Input: arr[ ] = [3, 7, 9, 16] , queries[] = [ 2, 1 ]
Output: 2 3
Explanation: Answer for the first query is 2. Since, (3 & 7) = 3 >= 2. So largest index is 2. 
Answer for the second query is 3. Since, (3 & 7 & 9) = 1 >= 1. So largest index is 3.

Input: arr[ ] = [1, 2, 3], queries[ ] = [10] 
Output: -1
Explanation: Since the query 10 is large then none of the bitwise And subarray from 1 to index is possible, 
So answer is -1.

 

Naive Approach: The basic idea of the approach is to iterate through the array arr[] for each query and find the largest index that meets the criteria.

Follow the steps mentioned below to solve the problem:

  • Initialize an empty array answer to store the answer to the queries.
  • Iterate from 0 to Q (Let’s say the iterator is i).
    • Declare a variable named bit_and and initialize it with arr[0].
    • If arr[0] is less than X, add 0 to the answer and continue
    • Declare a variable count and initialize it with 1 to store the answer for each query.
    • Iterate from 1 to length of arr(Let’s say the iterator is j).
      • Update bit_and with arr[j] & bit_and.
      • If bit_and is greater than equal to X,  increment count by 1 and continue.
      • Else, break.
    • Add count to the answer.
  • Return answer.

Below is the implementation of the above approach : 

C++




// C++ code to implement the approach
 
#include <bits/stdc++.h>
using namespace std;
 
// Function to find the largest index
vector<int> bitwiseAnd(int n, int q,
                       vector<int>& arr,
                       vector<int>& queries)

Dataset entries:
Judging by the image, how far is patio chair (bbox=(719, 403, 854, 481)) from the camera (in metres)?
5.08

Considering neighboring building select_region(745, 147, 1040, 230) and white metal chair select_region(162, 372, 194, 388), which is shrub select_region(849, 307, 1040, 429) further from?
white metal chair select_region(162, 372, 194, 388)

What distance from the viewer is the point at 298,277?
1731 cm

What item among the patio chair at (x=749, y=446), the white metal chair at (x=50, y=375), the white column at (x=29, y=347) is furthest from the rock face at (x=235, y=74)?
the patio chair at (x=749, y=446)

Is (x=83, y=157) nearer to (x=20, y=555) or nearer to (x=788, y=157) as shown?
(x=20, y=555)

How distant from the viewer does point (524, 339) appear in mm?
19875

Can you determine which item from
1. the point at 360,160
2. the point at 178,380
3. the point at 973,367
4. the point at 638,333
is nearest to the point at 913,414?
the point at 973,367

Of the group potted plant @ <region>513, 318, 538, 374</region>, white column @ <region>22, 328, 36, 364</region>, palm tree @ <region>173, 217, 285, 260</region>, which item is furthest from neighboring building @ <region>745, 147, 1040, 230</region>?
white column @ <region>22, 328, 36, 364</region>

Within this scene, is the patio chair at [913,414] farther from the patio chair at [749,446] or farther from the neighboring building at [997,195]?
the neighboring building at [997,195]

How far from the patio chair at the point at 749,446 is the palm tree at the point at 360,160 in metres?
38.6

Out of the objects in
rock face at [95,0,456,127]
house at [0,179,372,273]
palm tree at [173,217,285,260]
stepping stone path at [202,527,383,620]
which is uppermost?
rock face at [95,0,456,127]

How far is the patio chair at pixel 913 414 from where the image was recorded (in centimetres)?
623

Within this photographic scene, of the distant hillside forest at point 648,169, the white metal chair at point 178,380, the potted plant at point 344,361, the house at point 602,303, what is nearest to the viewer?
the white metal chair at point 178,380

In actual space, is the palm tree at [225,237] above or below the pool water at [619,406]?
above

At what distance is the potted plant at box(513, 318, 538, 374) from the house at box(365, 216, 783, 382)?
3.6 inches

What to work on:
(1) Answer these questions about the bitwise AND queries text:
(a) What output is given for the first example input?
(b) In the naive approach, what value is bit_and initialized with?
(c) In what language is the implementation shown?
(2) Can you put the entries into a numbered list, starting at the line that contains "At what distance" and continuing through the end of the entries, with blank lines left out?

Solutions per task:
(1)
(a) 2 3
(b) arr[0]
(c) C++

(2)
1. At what distance is the potted plant at box(513, 318, 538, 374) from the house at box(365, 216, 783, 382)?
2. 3.6 inches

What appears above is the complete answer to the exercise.